D-Separation#

Algorithm for testing d-separation in DAGs.

d-separation is a test for conditional independence in probability distributions that can be factorized using DAGs. It is a purely graphical test that uses the underlying graph and makes no reference to the actual distribution parameters. See [1] for a formal definition.

The implementation is based on the conceptually simple linear time algorithm presented in [2]. Refer to [3], [4] for a couple of alternative algorithms.

Here, we provide a brief overview of d-separation and related concepts that are relevant for understanding it:

Blocking paths#

Before we overview, we introduce the following terminology to describe paths:

  • “open” path: A path between two nodes that can be traversed

  • “blocked” path: A path between two nodes that cannot be traversed

A collider is a triplet of nodes along a path that is like the following: ... u -> c <- v ...), where ‘c’ is a common successor of u and v. A path through a collider is considered “blocked”. When a node that is a collider, or a descendant of a collider is included in the d-separating set, then the path through that collider node is “open”. If the path through the collider node is open, then we will call this node an open collider.

The d-separation set blocks the paths between u and v. If you include colliders, or their descendant nodes in the d-separation set, then those colliders will open up, enabling a path to be traversed if it is not blocked some other way.

Illustration of D-separation with examples#

For a pair of two nodes, u and v, all paths are considered open if there is a path between u and v that is not blocked. That means, there is an open path between u and v that does not encounter a collider, or a variable in the d-separating set.

For example, if the d-separating set is the empty set, then the following paths are unblocked between u and v:

  • u <- z -> v

  • u -> w -> … -> z -> v

If for example, ‘z’ is in the d-separating set, then ‘z’ blocks those paths between u and v.

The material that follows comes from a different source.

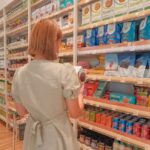 【画像】スーパーにケツ丸出しの女いたｗｗ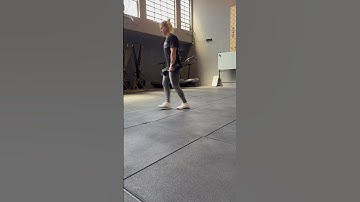 Dumbbell Suitcase Forward Lunge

Colliders block a path by default if they and their descendants are not included in the d-separating set. An example of a path that is blocked when the d-separating set is empty is:

  • u -> w -> … -> z <- v

because ‘z’ is a collider in this path and ‘z’ is not in the d-separating set. However, if ‘z’ or a descendant of ‘z’ is included in the d-separating set, then the path through the collider at ‘z’ (… -> z <- …) is now “open”.

D-separation is concerned with blocking all paths between u and v. Therefore, a d-separating set between u and v is one where all paths are blocked.

D-separation and its applications in probability#

D-separation is commonly used in probabilistic graphical models. D-separation connects the idea of probabilistic “dependence” with separation in a graph. If one assumes the causal Markov condition [5], then d-separation implies conditional independence in probability distributions.

Examples#

>>>
>>> # HMM graph with five states and observation nodes
... g = nx.DiGraph()
>>> g.add_edges_from(
...     [
...         ("S1", "S2"),
...         ("S2", "S3"),
...         ("S3", "S4"),
...         ("S4", "S5"),
...         ("S1", "O1"),
...         ("S2", "O2"),
...         ("S3", "O3"),
...         ("S4", "O4"),
...         ("S5", "O5"),
...     ]
... )
>>>
>>> # states/obs before 'S3' are d-separated from states/obs after 'S3'
... nx.d_separated(g, {"S1", "S2", "O1", "O2"}, {"S4", "S5", "O4", "O5"}, {"S3"})
True

References#

[1]

Pearl, J. (2009). Causality. Cambridge: Cambridge University Press.

[2]

Darwiche, A. (2009). Modeling and reasoning with Bayesian networks. Cambridge: Cambridge University Press.

[3]

Shachter, R. D. (1998). Bayes-ball: rational pastime (for determining irrelevance and requisite information in belief networks and influence diagrams). In , Proceedings of the Fourteenth Conference on Uncertainty in Artificial Intelligence (pp. 480–487). San Francisco, CA, USA: Morgan Kaufmann Publishers Inc.

[4]

Koller, D., & Friedman, N. (2009). Probabilistic graphical models: principles and techniques. The MIT Press.

d_separated(G, x, y, z)

Return whether node sets x and y are d-separated by z.